→ Short exercise
Extract every line starting at the line that contains "At what distance" and ending with the final line of the data, inclusive; give only those lines, word for word.

== Data lines

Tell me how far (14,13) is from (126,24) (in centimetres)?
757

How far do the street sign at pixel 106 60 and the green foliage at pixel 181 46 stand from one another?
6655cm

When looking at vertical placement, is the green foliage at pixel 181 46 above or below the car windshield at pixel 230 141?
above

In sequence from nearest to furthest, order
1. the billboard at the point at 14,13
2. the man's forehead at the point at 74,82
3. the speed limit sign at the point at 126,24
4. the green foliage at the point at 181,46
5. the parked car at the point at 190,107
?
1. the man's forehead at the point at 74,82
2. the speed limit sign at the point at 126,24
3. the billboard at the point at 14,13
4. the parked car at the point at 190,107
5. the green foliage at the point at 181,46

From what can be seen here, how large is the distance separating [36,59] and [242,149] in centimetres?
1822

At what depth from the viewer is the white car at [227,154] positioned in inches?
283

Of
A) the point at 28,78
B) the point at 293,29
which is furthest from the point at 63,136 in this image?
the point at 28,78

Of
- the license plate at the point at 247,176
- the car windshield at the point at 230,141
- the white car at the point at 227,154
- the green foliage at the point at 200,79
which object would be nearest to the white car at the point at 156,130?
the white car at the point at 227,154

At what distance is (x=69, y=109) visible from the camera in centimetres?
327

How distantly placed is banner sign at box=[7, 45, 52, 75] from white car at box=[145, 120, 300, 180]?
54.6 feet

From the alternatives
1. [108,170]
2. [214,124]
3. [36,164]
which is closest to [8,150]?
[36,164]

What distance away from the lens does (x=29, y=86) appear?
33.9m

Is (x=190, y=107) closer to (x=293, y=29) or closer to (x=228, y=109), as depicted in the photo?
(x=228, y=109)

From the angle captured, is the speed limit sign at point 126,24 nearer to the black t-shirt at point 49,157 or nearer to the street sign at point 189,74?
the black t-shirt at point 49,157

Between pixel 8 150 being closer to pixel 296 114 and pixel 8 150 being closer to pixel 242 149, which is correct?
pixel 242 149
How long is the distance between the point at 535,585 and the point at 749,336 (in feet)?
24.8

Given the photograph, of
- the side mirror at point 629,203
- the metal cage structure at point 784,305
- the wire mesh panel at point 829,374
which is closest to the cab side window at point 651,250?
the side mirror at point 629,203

====

→ Complete output
At what distance is (x=69, y=109) visible from the camera in centimetres?
327

How distantly placed is banner sign at box=[7, 45, 52, 75] from white car at box=[145, 120, 300, 180]?
54.6 feet

From the alternatives
1. [108,170]
2. [214,124]
3. [36,164]
which is closest to [8,150]?
[36,164]

What distance away from the lens does (x=29, y=86) appear?
33.9m

Is (x=190, y=107) closer to (x=293, y=29) or closer to (x=228, y=109), as depicted in the photo?
(x=228, y=109)

From the angle captured, is the speed limit sign at point 126,24 nearer to the black t-shirt at point 49,157 or nearer to the street sign at point 189,74?
the black t-shirt at point 49,157

Between pixel 8 150 being closer to pixel 296 114 and pixel 8 150 being closer to pixel 242 149, which is correct?
pixel 242 149
How long is the distance between the point at 535,585 and the point at 749,336 (in feet)?
24.8

Given the photograph, of
- the side mirror at point 629,203
- the metal cage structure at point 784,305
- the wire mesh panel at point 829,374
which is closest to the cab side window at point 651,250?
the side mirror at point 629,203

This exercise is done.